The wind rose and Elsie Young vanished with a cry
like a leaf blown upward. --" Tell me, kid . Among all lives
which is the admirable life?" Owen Barfield asked me
that question long ago--a Steinerian, an anthroposophist,
one who KNEW. (He is dead, I presume. Shall we
see him, then, on this mountain in his rough shoes,
good for walking the uneven earth?) Owen Barfield loved
and married Alice, a woman much older than himself.

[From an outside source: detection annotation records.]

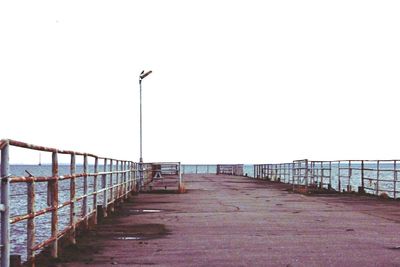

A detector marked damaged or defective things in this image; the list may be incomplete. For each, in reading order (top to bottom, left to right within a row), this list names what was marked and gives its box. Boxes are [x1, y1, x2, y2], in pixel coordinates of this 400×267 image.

rusty metal railing [0, 140, 140, 267]
rusty metal railing [253, 159, 400, 199]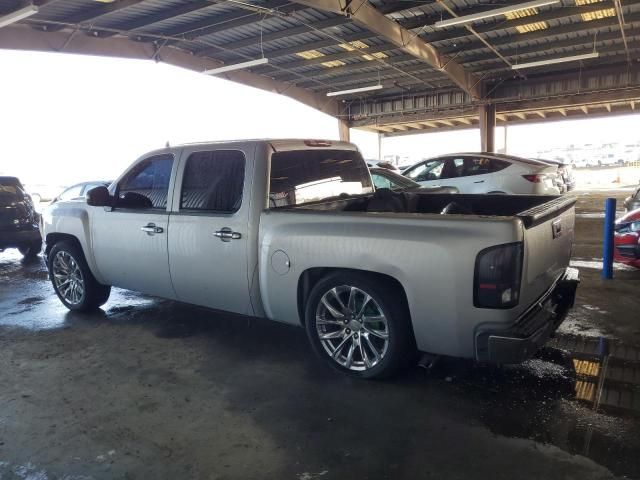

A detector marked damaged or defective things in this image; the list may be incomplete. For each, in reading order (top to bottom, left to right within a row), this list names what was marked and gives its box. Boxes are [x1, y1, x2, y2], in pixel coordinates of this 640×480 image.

damaged rear bumper [476, 266, 580, 364]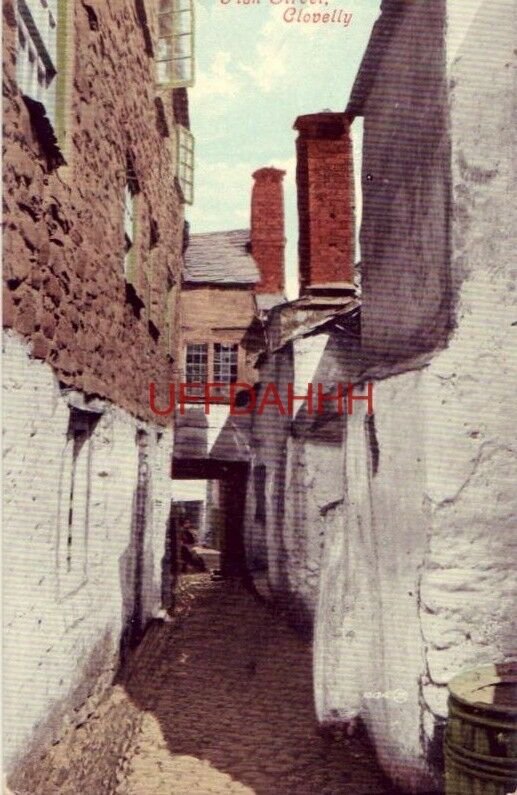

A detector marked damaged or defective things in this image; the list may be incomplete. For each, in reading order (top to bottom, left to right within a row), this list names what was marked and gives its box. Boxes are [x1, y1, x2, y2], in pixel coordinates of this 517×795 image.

peeling plaster wall [2, 332, 173, 776]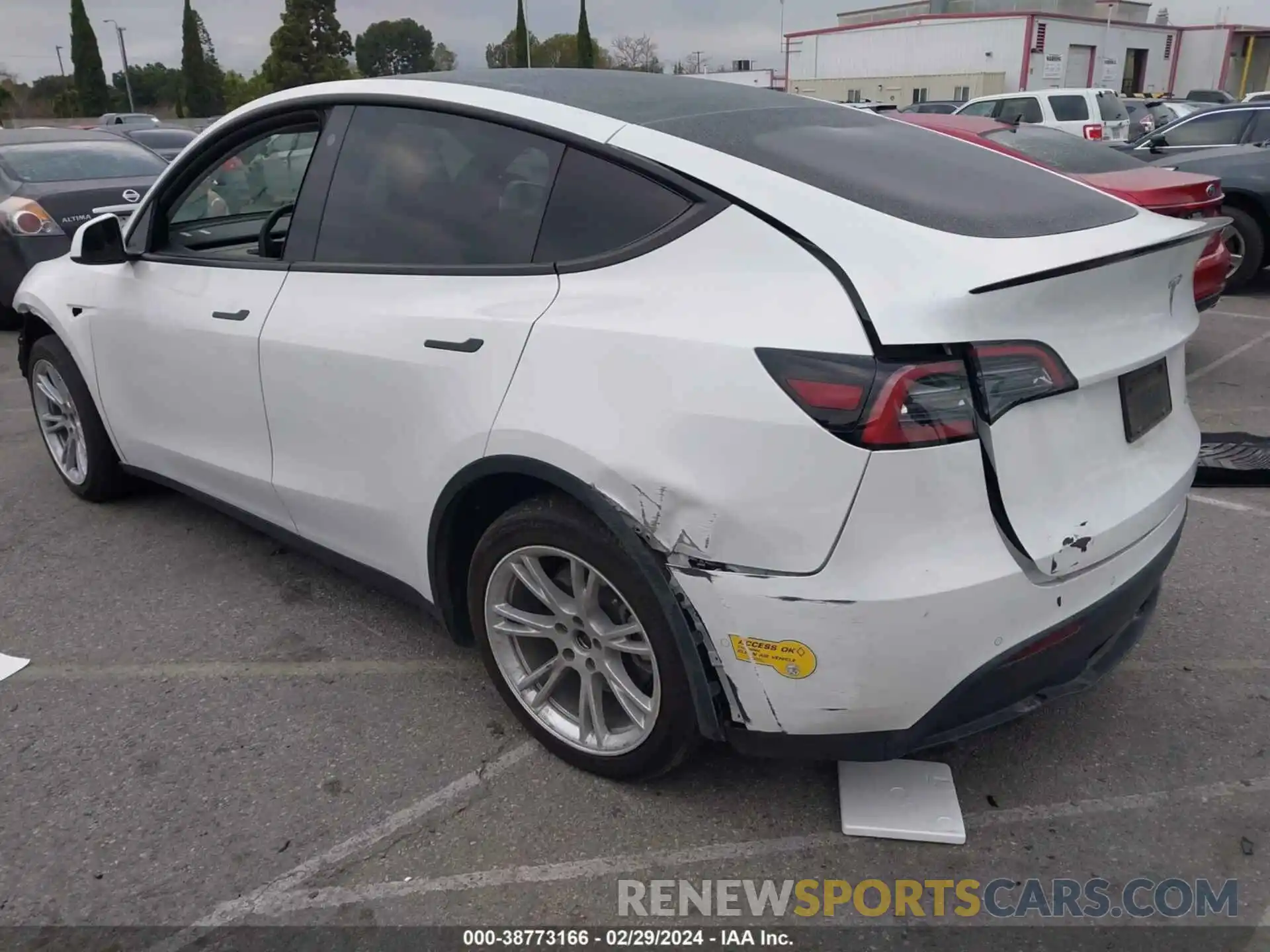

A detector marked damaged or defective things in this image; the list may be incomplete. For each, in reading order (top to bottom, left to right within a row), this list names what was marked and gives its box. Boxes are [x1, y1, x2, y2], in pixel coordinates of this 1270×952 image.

damaged rear quarter panel [485, 206, 873, 578]
dented rear bumper [675, 439, 1189, 762]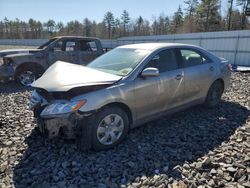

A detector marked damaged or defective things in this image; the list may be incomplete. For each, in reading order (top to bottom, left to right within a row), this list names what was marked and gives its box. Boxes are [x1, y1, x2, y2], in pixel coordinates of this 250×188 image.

damaged front end [28, 84, 110, 140]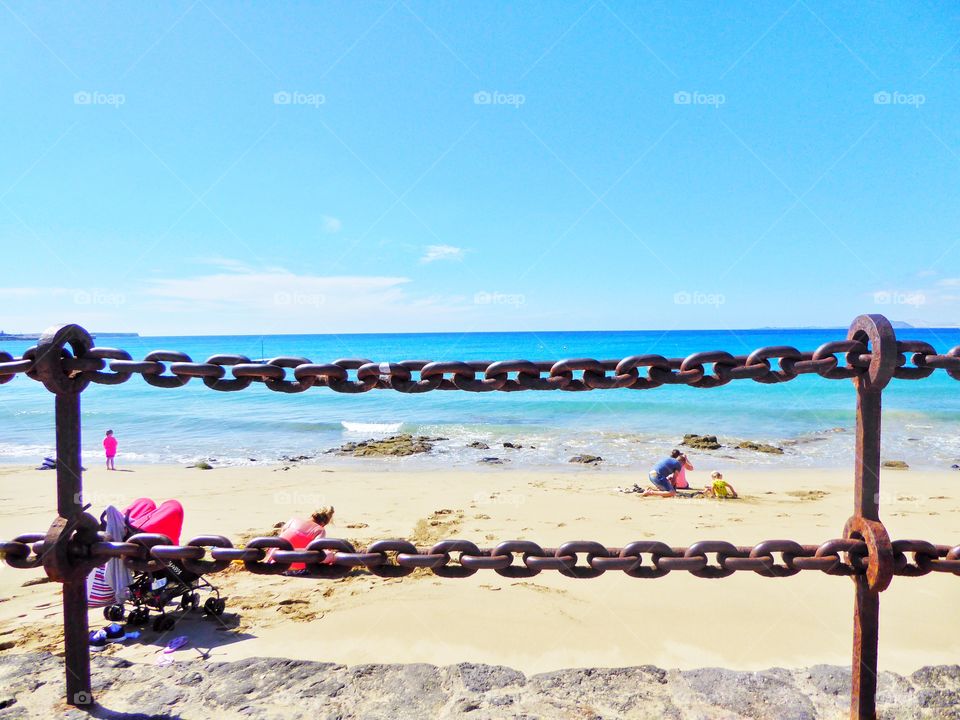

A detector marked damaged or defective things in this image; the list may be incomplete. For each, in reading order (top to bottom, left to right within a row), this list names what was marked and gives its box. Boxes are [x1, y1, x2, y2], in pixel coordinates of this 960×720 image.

rusted metal post [32, 328, 97, 708]
rusty chain [3, 536, 956, 580]
rusty chain [1, 338, 960, 390]
rusted metal post [852, 316, 896, 720]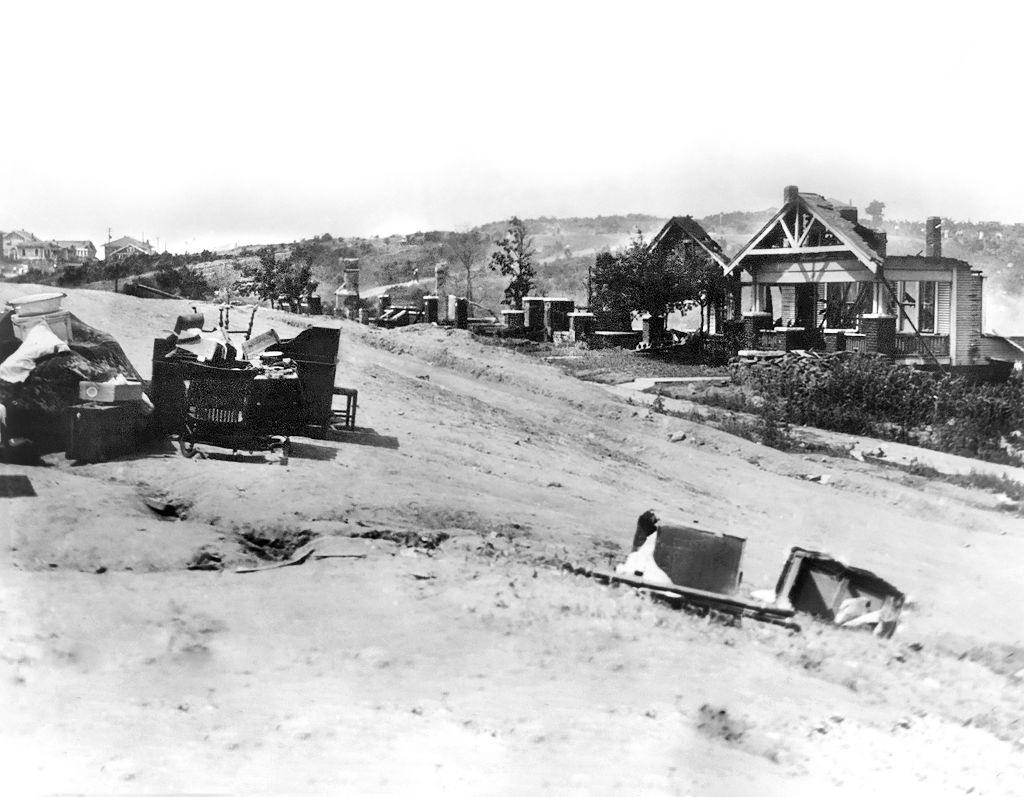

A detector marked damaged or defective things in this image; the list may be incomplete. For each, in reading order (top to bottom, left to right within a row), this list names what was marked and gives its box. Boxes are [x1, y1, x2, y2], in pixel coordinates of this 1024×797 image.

broken wooden panel [655, 518, 745, 594]
broken wooden panel [774, 544, 905, 635]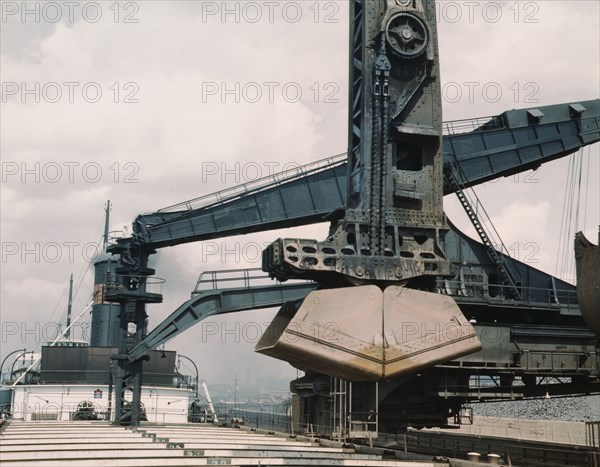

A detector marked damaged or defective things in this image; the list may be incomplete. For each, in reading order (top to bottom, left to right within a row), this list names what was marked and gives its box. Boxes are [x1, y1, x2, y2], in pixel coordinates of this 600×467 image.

rusty metal surface [255, 284, 480, 382]
rusty metal surface [576, 231, 596, 334]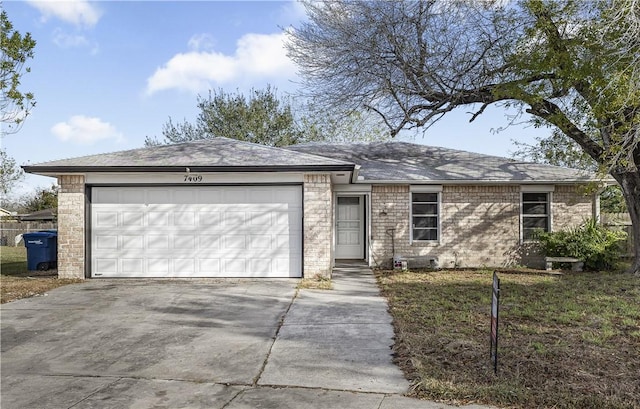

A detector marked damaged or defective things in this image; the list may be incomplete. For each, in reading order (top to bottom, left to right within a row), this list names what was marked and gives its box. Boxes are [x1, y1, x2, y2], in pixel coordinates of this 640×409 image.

driveway crack [251, 286, 298, 384]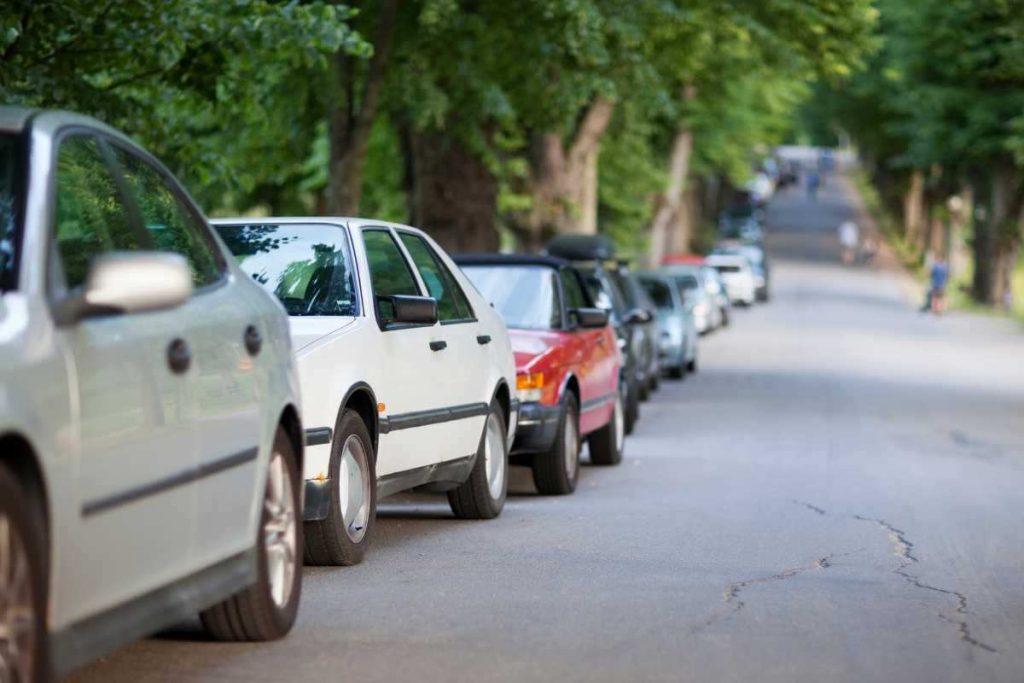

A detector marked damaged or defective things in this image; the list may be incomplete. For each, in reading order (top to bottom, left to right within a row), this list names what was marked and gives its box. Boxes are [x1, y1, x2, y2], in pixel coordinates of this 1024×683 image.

road crack [786, 501, 995, 655]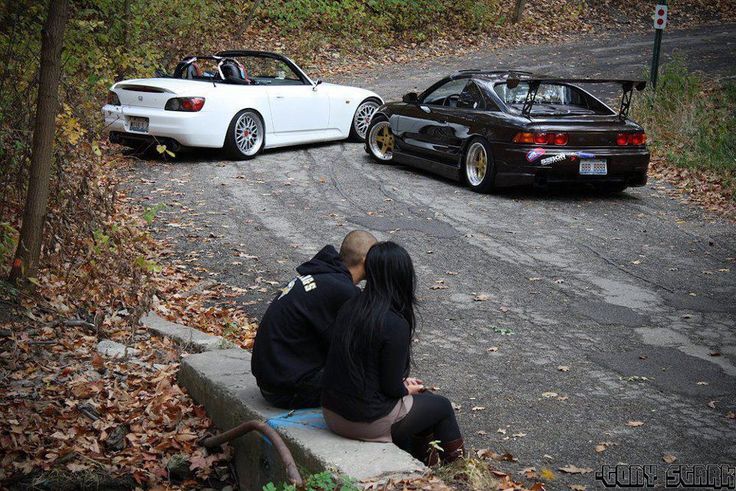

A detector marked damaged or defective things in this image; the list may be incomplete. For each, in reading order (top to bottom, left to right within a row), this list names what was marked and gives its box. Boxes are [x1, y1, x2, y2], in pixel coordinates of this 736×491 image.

cracked pavement [126, 24, 736, 491]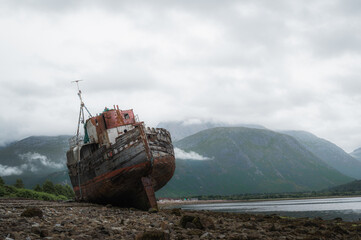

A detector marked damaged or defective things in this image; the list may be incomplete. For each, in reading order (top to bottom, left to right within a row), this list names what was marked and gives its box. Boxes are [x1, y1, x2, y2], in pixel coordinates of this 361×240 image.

abandoned rusty shipwreck [67, 82, 176, 210]
corroded ship cabin [67, 84, 176, 210]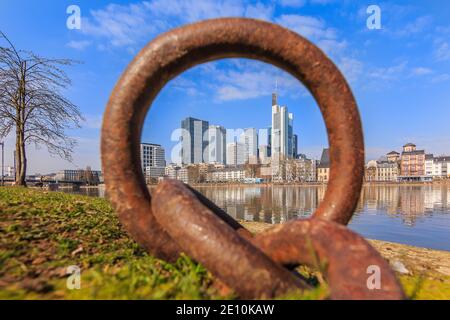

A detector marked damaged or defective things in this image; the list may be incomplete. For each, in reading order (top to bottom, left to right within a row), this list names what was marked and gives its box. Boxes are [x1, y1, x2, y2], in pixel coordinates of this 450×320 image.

rusty metal ring [101, 17, 366, 262]
rusted iron surface [100, 18, 402, 300]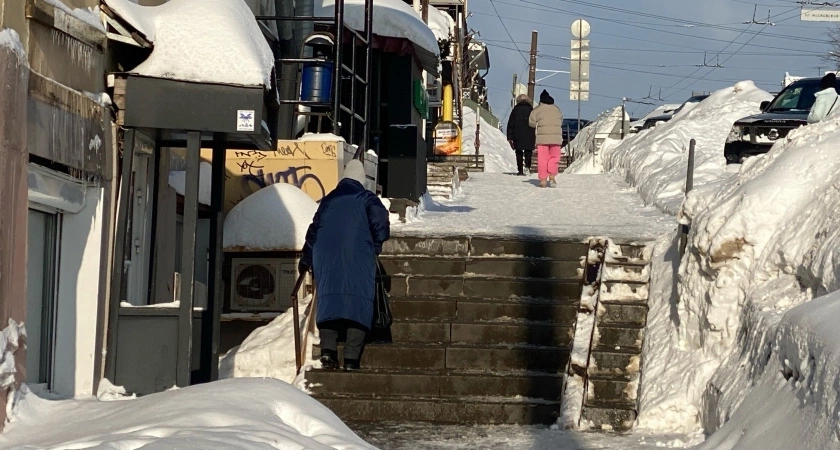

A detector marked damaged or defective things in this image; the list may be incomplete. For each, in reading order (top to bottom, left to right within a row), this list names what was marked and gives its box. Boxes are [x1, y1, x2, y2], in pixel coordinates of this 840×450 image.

rusty metal wall [0, 40, 30, 428]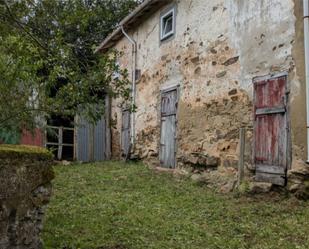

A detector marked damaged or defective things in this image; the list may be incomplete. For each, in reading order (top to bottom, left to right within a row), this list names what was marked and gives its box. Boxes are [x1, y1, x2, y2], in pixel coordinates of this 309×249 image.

rusty metal door panel [160, 88, 177, 168]
rusty metal door panel [254, 75, 288, 186]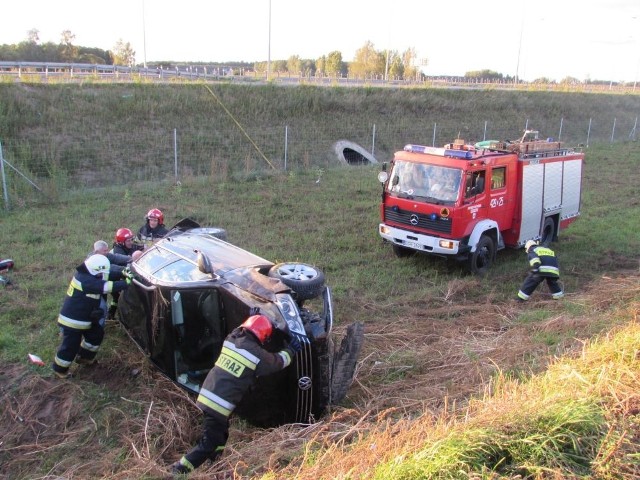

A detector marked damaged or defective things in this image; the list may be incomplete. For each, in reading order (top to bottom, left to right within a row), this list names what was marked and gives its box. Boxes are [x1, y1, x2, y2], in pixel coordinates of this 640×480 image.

damaged vehicle [117, 219, 362, 426]
overturned car [117, 219, 362, 426]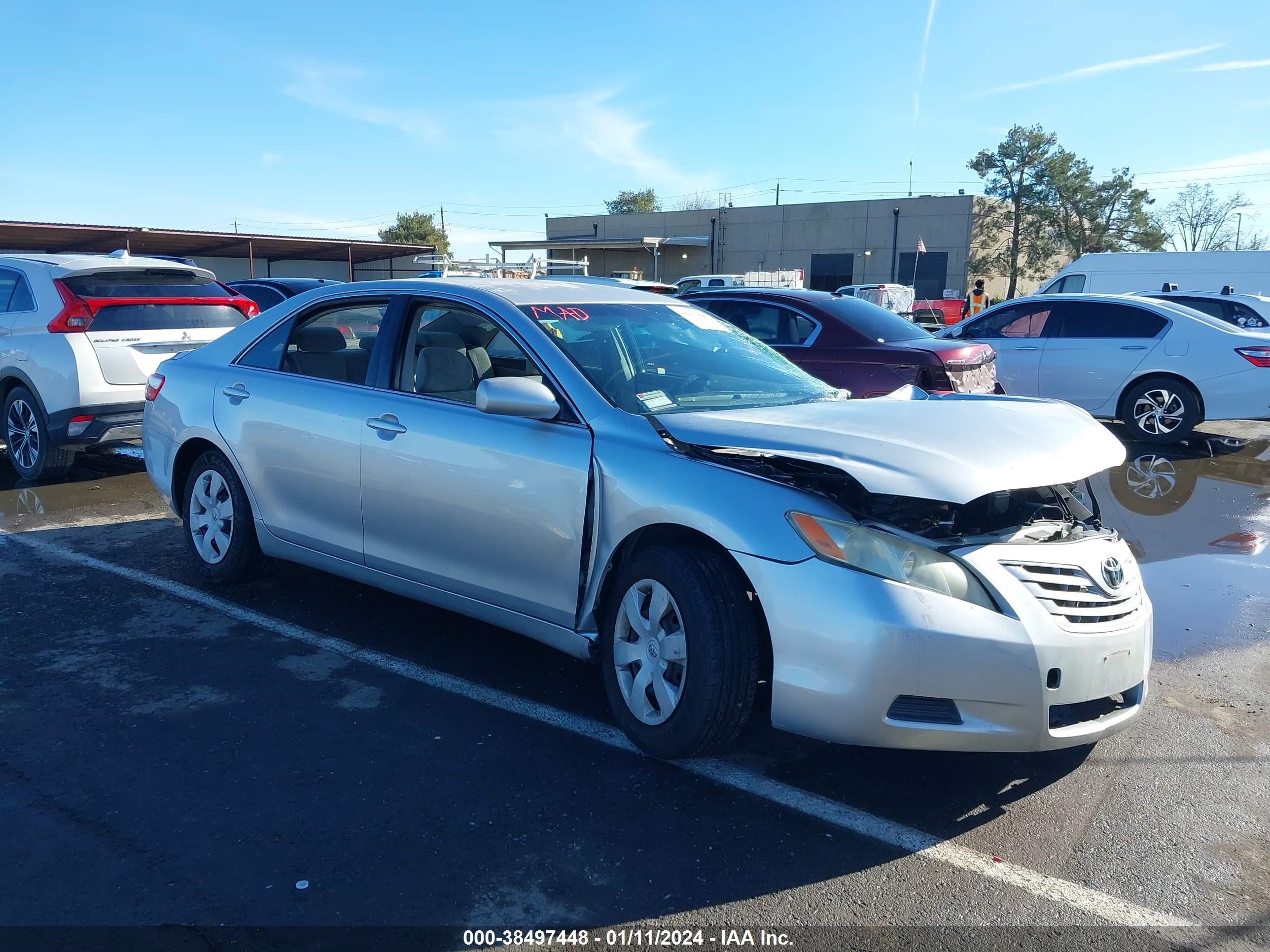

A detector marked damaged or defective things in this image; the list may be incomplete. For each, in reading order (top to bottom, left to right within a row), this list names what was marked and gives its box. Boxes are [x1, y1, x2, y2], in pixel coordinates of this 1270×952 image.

He saw what others cannot see : the inmost sentiments
of certain persons, which appeared to him like colored
scarves, or gaudy snoods or veils--fountainous red
for utter thought and, for desire, watery blue. Listen,
up here the sound of many waters speaks as a god
speaks out of his synclinal fold, feeding
willows, leathery amaranth, insatiable bamboo--and also
(their stainless 18-wheelers idling on the beach below)
4.
among these cooling rocks the slaughtering gangs....
--Beyond the gate called MORNING LIGHT, beyond gate ZENITH,
and gate AFTERNOON there looms, mysterious and austere,
gate CREPUSCULE, high up, crowned with a gibbous moon.
See how, among dark waters, soaked through by streams,
they sit, done with the Great Work now, all four: stylish
Owen Barfield, sporting the cerulean voiles of his desire;
blushing Alice, always in her wedding gown; and Elsie,
aged pensioner, whose income's (as you know) secure.
On her lap the dead cat, overdressed as usual, in fur,
having thrown caution to the winds, stares back ha rapture
over its left shoulder, starry eyed, at Elsie Young, heroine
of the admirable life, and whispers sotto voce (under its breath),
"`Take pleasure as your guide.' But remember, feed the pet!
And always, dead or alive, my sparrow, carry a knife."